Chapter 1: something - prologue
Chapter Text
Inv is something.
They don't know what, exactly, they are. But they do exist. Somewhat. In an in-between. In a place that wasn't quite right in more ways than one. A place that is hell twice over, a personal suffering that never relented for a moment.
From the moment they woke up, they knew something.

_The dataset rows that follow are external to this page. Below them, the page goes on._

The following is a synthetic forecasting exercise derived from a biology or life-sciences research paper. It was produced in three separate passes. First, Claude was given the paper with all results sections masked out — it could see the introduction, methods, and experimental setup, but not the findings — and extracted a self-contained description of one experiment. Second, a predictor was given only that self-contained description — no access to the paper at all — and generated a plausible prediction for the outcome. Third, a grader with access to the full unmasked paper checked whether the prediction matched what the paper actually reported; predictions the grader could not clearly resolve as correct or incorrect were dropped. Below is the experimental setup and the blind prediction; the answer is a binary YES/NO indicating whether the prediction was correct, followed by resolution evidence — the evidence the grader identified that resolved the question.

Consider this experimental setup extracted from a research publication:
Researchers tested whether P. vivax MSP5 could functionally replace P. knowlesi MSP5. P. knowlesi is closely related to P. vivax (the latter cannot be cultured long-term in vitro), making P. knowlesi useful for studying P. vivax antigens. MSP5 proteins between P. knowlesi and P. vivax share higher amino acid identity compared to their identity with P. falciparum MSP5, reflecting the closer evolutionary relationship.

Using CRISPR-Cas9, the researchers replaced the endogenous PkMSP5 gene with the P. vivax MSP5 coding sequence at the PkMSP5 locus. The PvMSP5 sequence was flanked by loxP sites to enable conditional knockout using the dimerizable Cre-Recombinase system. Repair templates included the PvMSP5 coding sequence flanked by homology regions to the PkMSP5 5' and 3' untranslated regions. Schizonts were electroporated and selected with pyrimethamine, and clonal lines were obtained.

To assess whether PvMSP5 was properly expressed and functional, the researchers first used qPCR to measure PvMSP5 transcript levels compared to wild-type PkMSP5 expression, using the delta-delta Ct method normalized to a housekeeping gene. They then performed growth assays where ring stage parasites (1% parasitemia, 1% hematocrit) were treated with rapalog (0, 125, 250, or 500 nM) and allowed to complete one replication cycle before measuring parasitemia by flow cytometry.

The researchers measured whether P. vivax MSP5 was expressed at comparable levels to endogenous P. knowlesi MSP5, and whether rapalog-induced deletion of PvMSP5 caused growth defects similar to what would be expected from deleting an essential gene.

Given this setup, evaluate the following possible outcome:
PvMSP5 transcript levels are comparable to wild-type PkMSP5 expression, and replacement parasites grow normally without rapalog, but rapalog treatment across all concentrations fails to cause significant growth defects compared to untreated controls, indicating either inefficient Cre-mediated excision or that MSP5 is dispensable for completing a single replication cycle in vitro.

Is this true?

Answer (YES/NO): NO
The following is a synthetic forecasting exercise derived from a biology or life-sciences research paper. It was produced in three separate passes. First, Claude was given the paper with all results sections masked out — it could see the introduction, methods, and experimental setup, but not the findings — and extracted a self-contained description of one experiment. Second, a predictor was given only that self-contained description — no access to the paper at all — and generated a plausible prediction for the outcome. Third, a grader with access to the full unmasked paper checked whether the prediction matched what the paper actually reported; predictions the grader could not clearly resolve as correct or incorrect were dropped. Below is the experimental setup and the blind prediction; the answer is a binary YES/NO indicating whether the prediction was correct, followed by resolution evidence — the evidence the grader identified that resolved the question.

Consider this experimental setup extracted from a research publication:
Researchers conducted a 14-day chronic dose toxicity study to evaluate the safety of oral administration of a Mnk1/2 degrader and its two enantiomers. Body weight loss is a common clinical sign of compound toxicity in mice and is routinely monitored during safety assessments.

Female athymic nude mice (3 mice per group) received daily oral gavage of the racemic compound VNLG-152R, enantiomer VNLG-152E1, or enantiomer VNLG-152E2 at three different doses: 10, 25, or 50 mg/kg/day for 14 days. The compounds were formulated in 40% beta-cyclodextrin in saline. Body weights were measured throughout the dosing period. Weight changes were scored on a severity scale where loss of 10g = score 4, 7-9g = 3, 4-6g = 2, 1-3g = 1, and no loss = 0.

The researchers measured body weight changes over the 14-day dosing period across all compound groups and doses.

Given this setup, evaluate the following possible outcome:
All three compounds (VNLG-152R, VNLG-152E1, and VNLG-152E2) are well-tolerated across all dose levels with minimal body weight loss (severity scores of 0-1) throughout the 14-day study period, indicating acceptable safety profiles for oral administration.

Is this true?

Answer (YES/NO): YES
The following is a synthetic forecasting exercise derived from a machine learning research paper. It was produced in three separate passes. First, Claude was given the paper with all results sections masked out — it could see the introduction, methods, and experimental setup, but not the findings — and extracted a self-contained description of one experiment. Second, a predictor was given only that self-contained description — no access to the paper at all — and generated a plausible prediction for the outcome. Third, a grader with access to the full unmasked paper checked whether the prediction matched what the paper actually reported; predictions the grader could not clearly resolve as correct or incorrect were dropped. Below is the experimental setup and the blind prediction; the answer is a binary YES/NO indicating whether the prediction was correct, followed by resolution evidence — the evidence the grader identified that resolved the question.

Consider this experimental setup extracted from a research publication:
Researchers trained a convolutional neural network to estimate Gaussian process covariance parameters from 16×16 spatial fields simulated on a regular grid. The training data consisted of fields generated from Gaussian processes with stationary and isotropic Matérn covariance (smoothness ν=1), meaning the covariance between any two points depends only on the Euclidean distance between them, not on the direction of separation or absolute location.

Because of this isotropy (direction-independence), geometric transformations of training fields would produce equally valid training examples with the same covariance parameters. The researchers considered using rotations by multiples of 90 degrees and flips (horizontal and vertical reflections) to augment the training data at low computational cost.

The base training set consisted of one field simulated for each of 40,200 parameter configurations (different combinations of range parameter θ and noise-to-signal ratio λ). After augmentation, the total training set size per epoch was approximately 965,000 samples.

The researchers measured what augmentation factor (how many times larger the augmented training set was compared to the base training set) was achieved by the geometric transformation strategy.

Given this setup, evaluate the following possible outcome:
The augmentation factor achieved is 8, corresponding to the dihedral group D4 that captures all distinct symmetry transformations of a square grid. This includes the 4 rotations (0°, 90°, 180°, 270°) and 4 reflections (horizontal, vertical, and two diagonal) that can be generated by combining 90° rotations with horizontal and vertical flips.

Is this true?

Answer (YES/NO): YES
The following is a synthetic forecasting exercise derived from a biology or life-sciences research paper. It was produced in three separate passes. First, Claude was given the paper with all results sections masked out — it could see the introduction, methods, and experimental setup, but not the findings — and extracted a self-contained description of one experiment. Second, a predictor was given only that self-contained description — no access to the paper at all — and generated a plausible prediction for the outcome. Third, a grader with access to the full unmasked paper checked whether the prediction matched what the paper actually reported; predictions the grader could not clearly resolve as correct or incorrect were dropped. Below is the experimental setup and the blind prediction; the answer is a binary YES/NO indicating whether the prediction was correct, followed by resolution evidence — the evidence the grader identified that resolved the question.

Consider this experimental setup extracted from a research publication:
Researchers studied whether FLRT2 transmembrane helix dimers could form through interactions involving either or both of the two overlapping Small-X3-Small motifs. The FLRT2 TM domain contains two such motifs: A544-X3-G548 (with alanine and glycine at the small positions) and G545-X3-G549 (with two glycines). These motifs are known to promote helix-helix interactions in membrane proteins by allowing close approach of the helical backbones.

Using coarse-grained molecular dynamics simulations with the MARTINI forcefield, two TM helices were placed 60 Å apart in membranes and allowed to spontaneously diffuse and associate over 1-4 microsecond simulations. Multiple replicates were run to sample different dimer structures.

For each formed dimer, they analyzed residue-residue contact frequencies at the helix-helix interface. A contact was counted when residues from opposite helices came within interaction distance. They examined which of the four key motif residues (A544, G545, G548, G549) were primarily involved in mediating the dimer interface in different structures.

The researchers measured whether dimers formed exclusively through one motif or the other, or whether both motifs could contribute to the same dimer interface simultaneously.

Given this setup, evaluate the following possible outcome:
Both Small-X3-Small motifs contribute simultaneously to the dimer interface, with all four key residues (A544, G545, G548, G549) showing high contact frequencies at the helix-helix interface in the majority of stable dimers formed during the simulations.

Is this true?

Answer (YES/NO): NO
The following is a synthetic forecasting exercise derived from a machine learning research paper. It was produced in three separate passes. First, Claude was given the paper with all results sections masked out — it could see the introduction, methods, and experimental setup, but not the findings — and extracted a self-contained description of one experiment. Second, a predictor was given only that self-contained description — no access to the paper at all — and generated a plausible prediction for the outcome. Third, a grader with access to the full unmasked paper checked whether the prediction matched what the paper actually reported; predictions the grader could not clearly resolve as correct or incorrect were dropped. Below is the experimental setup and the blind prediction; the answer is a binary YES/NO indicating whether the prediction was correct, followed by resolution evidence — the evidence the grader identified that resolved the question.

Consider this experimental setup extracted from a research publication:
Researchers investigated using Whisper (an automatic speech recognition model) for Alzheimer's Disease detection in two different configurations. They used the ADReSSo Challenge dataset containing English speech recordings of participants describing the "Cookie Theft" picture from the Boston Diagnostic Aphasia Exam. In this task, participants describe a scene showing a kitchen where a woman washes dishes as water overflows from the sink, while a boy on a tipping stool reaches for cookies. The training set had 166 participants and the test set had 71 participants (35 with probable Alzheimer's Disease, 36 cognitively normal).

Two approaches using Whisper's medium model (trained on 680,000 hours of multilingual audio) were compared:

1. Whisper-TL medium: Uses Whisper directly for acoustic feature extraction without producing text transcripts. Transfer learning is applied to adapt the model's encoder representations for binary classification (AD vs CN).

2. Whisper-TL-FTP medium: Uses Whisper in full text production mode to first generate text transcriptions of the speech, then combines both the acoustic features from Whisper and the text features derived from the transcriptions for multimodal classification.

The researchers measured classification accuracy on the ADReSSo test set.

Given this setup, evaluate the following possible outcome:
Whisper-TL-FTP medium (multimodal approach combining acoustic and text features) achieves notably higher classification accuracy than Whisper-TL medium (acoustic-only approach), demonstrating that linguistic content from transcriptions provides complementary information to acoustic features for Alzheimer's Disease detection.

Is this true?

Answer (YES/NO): YES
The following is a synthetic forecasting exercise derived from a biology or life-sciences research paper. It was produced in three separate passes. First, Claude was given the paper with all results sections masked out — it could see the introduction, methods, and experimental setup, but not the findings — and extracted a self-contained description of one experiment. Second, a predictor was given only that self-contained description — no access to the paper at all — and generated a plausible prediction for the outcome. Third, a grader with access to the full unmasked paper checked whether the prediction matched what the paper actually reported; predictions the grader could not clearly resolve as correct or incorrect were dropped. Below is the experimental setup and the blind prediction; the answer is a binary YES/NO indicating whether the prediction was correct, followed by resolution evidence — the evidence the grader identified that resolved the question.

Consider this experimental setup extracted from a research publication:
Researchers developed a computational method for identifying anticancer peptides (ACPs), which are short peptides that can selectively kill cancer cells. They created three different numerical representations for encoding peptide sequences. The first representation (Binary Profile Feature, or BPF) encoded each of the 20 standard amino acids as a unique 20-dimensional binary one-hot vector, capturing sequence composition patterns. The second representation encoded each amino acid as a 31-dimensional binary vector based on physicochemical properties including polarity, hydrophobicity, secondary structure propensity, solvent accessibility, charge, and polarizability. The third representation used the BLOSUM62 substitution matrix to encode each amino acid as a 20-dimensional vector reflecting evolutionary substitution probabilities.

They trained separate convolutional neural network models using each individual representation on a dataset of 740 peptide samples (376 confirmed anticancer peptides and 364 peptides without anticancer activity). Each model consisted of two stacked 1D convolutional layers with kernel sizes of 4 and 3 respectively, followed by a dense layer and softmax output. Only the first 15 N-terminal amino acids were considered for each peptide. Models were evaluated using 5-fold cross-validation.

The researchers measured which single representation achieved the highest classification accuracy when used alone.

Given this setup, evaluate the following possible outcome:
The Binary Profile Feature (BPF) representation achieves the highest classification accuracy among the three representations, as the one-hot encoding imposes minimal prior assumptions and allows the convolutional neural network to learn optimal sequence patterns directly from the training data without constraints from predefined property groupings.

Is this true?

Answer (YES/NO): NO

They weren't normal. They'd done something heinous to wind up here. Constantly stuck, forever, to suffer, indefinitely. The color had been leeched out of their skin; the color had been baked into their pelt; their eyes were a horrifying amalgamation of that made scavengers flee; their arms were weak from the constant torrential rain they struggled against; their face wasn't quite right, splitting into sharp splinters and too-sharp teeth. The scavengers called them a bad omen. Whenever they arrived, the world shifted and bent and became a waking nightmare.
Their name is something.
It was in their head when they woke up. A gentle hushed whisper, a murmur of importance. 'Inv', the downpour of rain had whispered. 'Enot', it echoed when the miros birds came tumbling across the horizon. They hold onto it. It is one of the few things they have, the few things that they are allowed to keep. They etch it into the walls of dens to remind themself, to permanently engrave their name so that they would never lose it. They have so little. Inv, Enot, whichever of them is their real name matters little. They keep both of them.
They'd lost something.
Inv thinks it is a mental thing. A part of them that had been washed away by the constant torture. Perhaps it was their sanity, their reasoning, their ability to formulate logical conclusions. Perhaps it was their voice, long since lost when there were none to speak to. It now only serves as a crackling laugh, deranged and unhinged as they stare into their hell as it swallows them up over and over again. They cry when they are in pain, before it breaks into hysterics. The sound attracts predators, and Inv willingly opens their arms to let lizards or vultures or nacho cheese sweep them away.
With all of that, they knew that something was not right.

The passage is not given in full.